Activity: Reproduce precisely the lines of the listing below, starting with the line that contains "Square Foot Garden Layout" and stopping after the line that contains "Об агрессивности медведей"; include nothing else.

Dataset excerpts:
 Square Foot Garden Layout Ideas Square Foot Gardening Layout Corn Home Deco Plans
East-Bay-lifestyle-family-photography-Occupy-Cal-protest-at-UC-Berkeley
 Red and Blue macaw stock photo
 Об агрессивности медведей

* * *

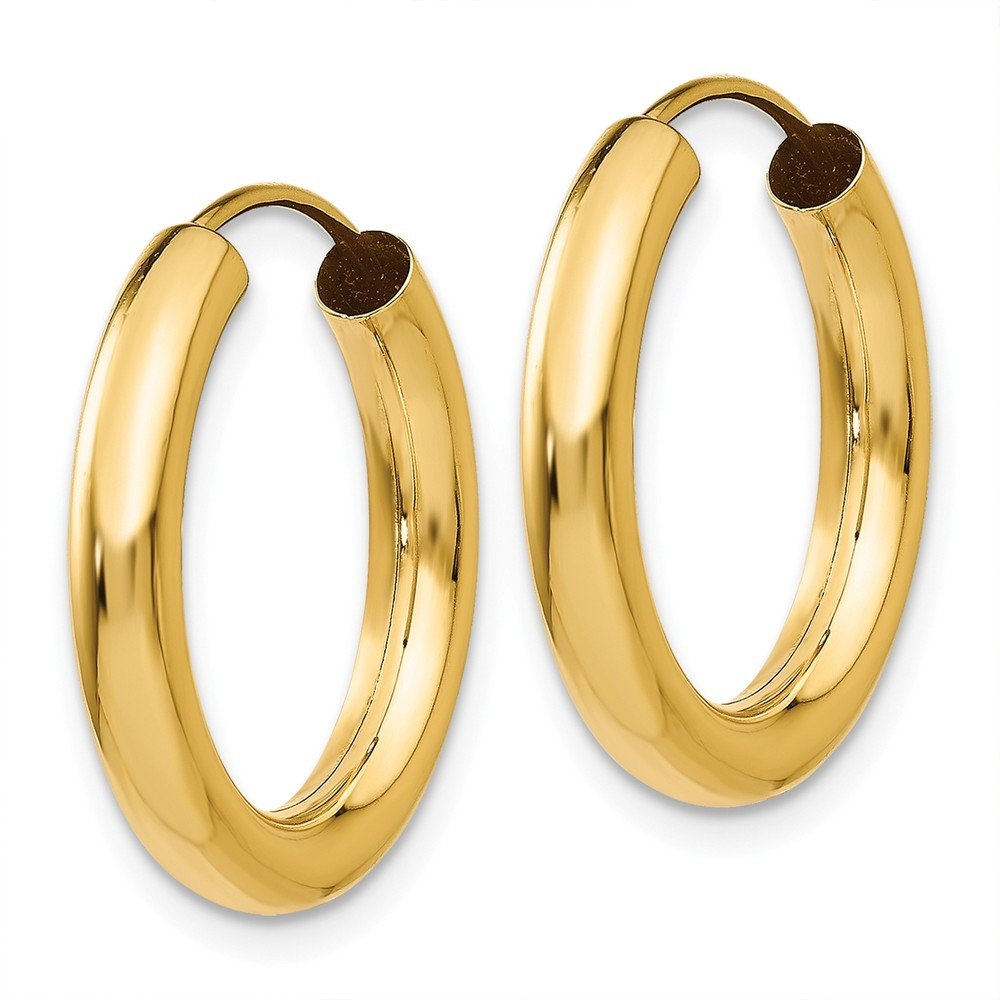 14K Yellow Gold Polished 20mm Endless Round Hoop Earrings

Solution below:
 Square Foot Garden Layout Ideas Square Foot Gardening Layout Corn Home Deco Plans
East-Bay-lifestyle-family-photography-Occupy-Cal-protest-at-UC-Berkeley
 Red and Blue macaw stock photo
 Об агрессивности медведей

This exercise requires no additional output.